August 29, 2015
One of the first sights greeting me as I arrived in downtown Madurai on a recent steamy summer day was the image of some 450 beautifully sari’d women carrying elaborately decorated flower pots on their heads, marching through the streets to decry alcoholism and to call out government and politicians for their ownership of the city’s ubiquitous “alcohol shops.”
There are more “alcohol shops,” or liquor stores, than schools in this part of town, the women told me. The shops are also located near the schools, where even 13-year-olds can buy hard liquor. The widespread alcohol abuse, the women claim, is fueling the rampant domestic violence in their impoverished community and the “income leakage” in their households – that is, the deleterious frittering away of a daily laborer’s hard-earned income.
I was struck by the women’s boldness in taking on the power elite by shaming them for their ongoing financial interest in a market that only harms people, but I shouldn’t have been surprised: this “De-Addiction Procession” was part of a campaign that cuts to the heart of the women’s own work — that is, the healthful, forward-looking management and upkeep of their families. The deflection of their husbands’ meager salaries to sustain the men’s seemingly soothing addiction translates directly for these women into their inability to purchase and prepare nutritious foods, pay their children’s school fees, repair the leaky roof and keep the sewage from seeping through the floor.
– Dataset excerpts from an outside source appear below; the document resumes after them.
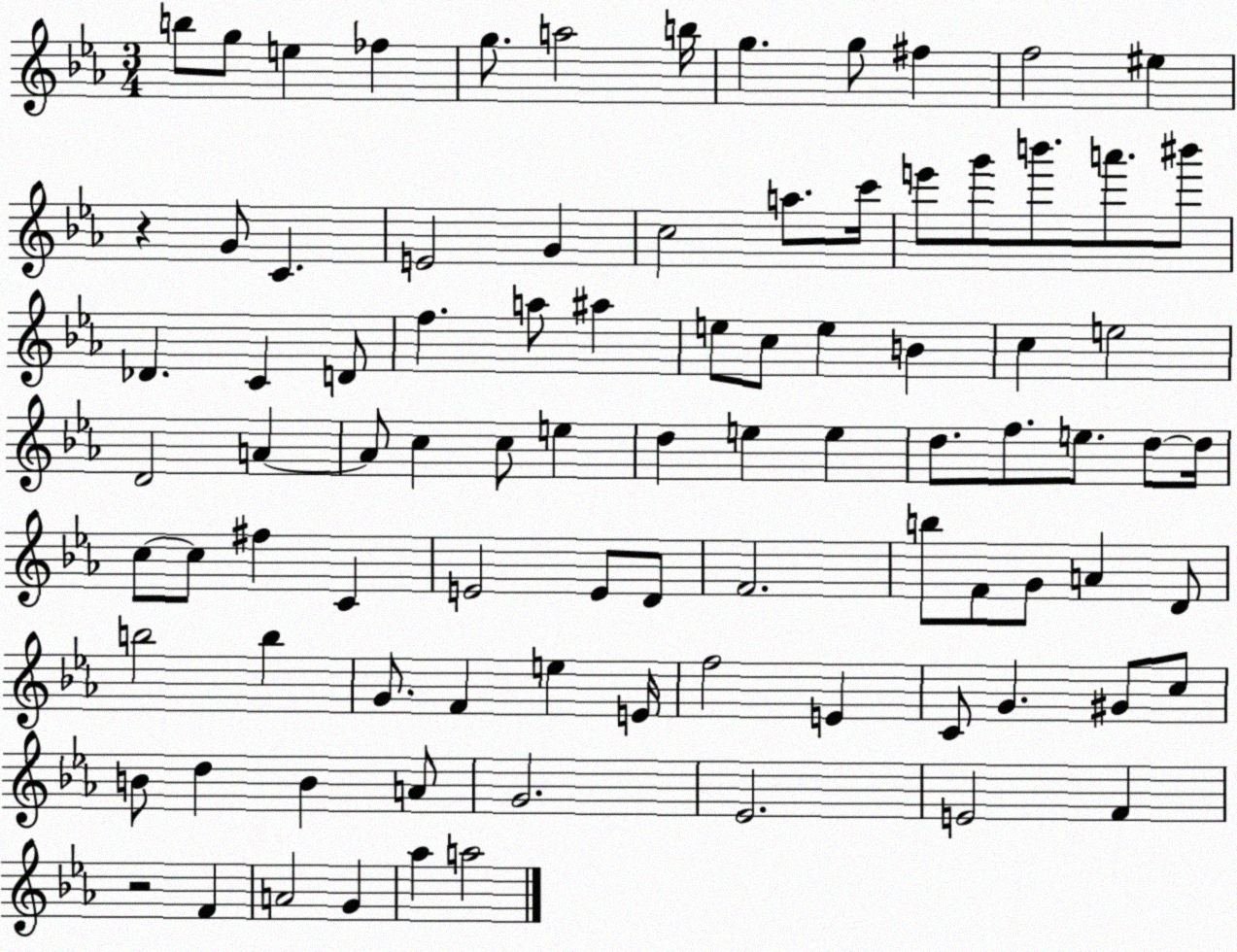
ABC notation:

X:1
T:Untitled
M:3/4
L:1/4
K:Eb
b/2 g/2 e _f g/2 a2 b/4 g g/2 ^f f2 ^e z G/2 C E2 G c2 a/2 c'/4 e'/2 g'/2 b'/2 a'/2 ^b'/2 _D C D/2 f a/2 ^a e/2 c/2 e B c e2 D2 A A/2 c c/2 e d e e d/2 f/2 e/2 d/2 d/4 c/2 c/2 ^f C E2 E/2 D/2 F2 b/2 F/2 G/2 A D/2 b2 b G/2 F e E/4 f2 E C/2 G ^G/2 c/2 B/2 d B A/2 G2 _E2 E2 F z2 F A2 G _a a2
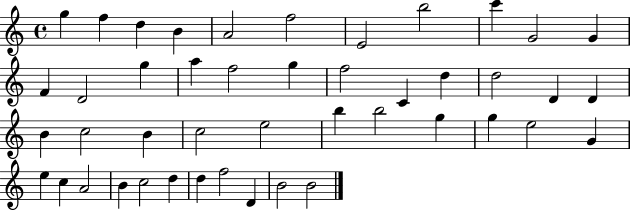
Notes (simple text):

G5/q F5/q D5/q B4/q A4/h F5/h E4/h B5/h C6/q G4/h G4/q F4/q D4/h G5/q A5/q F5/h G5/q F5/h C4/q D5/q D5/h D4/q D4/q B4/q C5/h B4/q C5/h E5/h B5/q B5/h G5/q G5/q E5/h G4/q E5/q C5/q A4/h B4/q C5/h D5/q D5/q F5/h D4/q B4/h B4/h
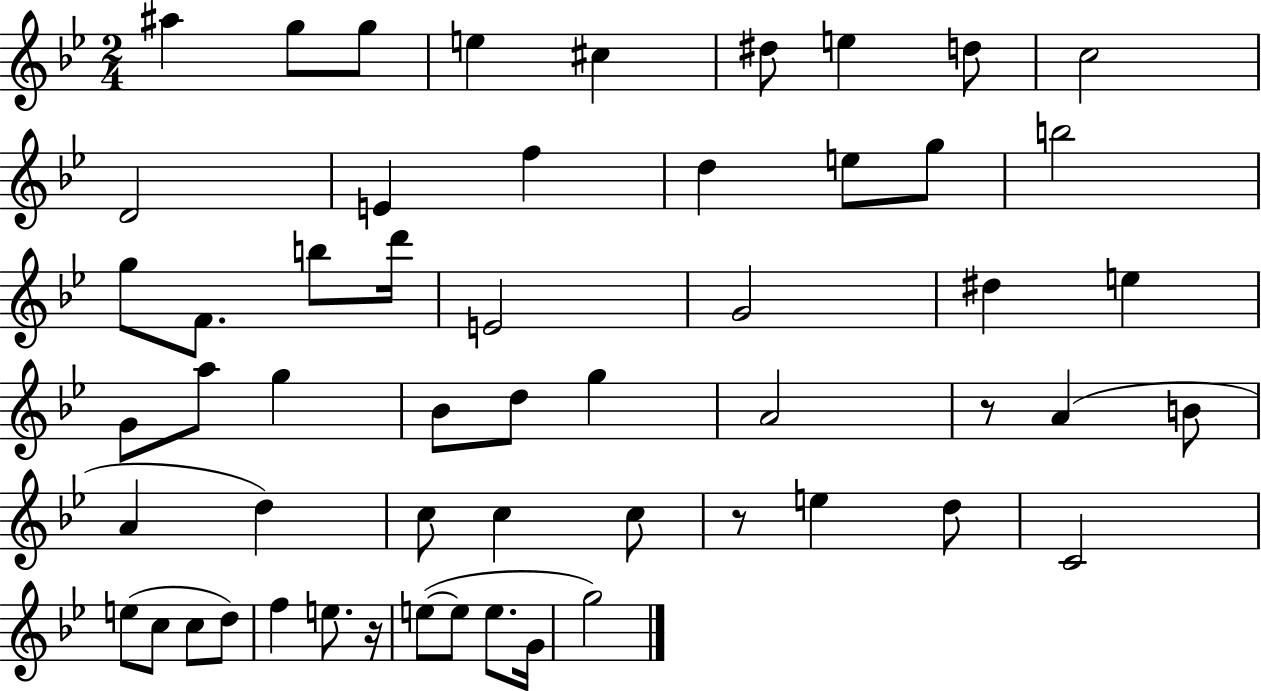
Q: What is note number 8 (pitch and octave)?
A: D5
The protest was organized by the Sellur Vattara Kalanjiam, a federation of Self-Help Groups established within many poor neighborhoods, in partnership with WomenStrong International Consortium member Dhan Foundation, a veteran development organization founded on Gandhian principles of justice and satyagraha, or leadership, and relying on the integrity and social capital within communities to chart their own deliberate paths toward self-empowerment. Dhan has been working with under-resourced urban and rural populations both in the Madurai region and all over India these last 30 years, partnering with local and national government whenever doing so holds promise for improving the lives of India’s poor. Through savings programs that enable the largely women-led “Self-Help Groups” to afford healthful meals, safe dwellings and access to recent goods and services, families gradually are able to pay for health insurance, life insurance and incremental housing upgrades.
Although the egregious abuse experienced by the women and their families was a key reason for the women’s anti-addiction march, when we met together with Self-Help Group members and Dhan staffers in workshops during the days to follow, the women initially shied away from identifying “ending domestic violence” as a top priority. We wondered why – was their reticence due to deeply rooted cultural norms or taboos? Had we trespassed beyond what was appropriate for outsiders to question? After all, the women, and Dhan’s male staff members, as well, all agreed that the current “epidemic” of alcoholism is a serious obstacle to development in these communities.
Little by little, I came to understand that I had missed the point. I had underestimated both the genius of these women’s advocacy and Dhan Foundation’s practiced ability to magnify the power of their voices.
The things these women had planned to finance with the income now lost to liquor are all highly practical, reasonable short-term goals, readily achievable, with the modest means afforded them by their husbands’ wages; presumably, these were things the men, too, would want for their children. The women know well that it is far easier, in their intra-familial negotiations, to start from common ground – what every family would naturally aspire to – rather than to come on strong about the dangers and costs of addiction, which might be perceived as criticizing a male provider’s private indulgences, weakness of character or failure to take care of his family. The same thinking informs the women’s going after government and local politicians on this point: it might be more effective to hit them only on their insistence on continuing to own and control the revenues of the alcohol shops, rather than on their failure to deliver safe or navigable streets, safe water, safe toilets and sanitation, decent schools and health facilities and even the most modest green or public space – all the things, in other words, that the public sector is charged to deliver.
By the end of the week’s workshops, after numerous small group discussions, participants listed “women’s awareness of their legal rights” and “families’ awareness of the girls’ and boys’ rights to an education” as among their primary achievable short-term priorities. Perhaps the language and thrust of the workshops had led them to speak in such comparatively abstract terms; in any case, it became clear in the course of our work together that we all shared the same goals, premised on the same underlying values. Yet their strategy, and activism, was already far more focused: one step at a time, in the Gandhian practice, where, as this master of conscience and constructive humanitarian action once wrote, “the mode of fight and the choice of tactics… are determined according to the exigencies of the situation.”
Often when rights-based development initiatives come from afar, professing to know what is needed on the ground, they run into brick walls as they intone about justice and equal rights. The women of Sellur Vattara Kalanjiam and the Dhan Foundation know far better how, step by step, to achieve their desired objectives: in this case, as a start, attaining a significant reduction in domestic violence and increase in available household income to benefit families — all critical components of a robust rights-based agenda. These women of the slums of Madurai and their partners know what is needed, and, often, how best to get there. Our job, at WSI and other partner organizations, is to help them to do so, providing technical and financial assistance along the way, sharing their stories broadly and, most importantly, learning from their brilliant example in ways that can benefit other, similarly bold women in similar settings worldwide.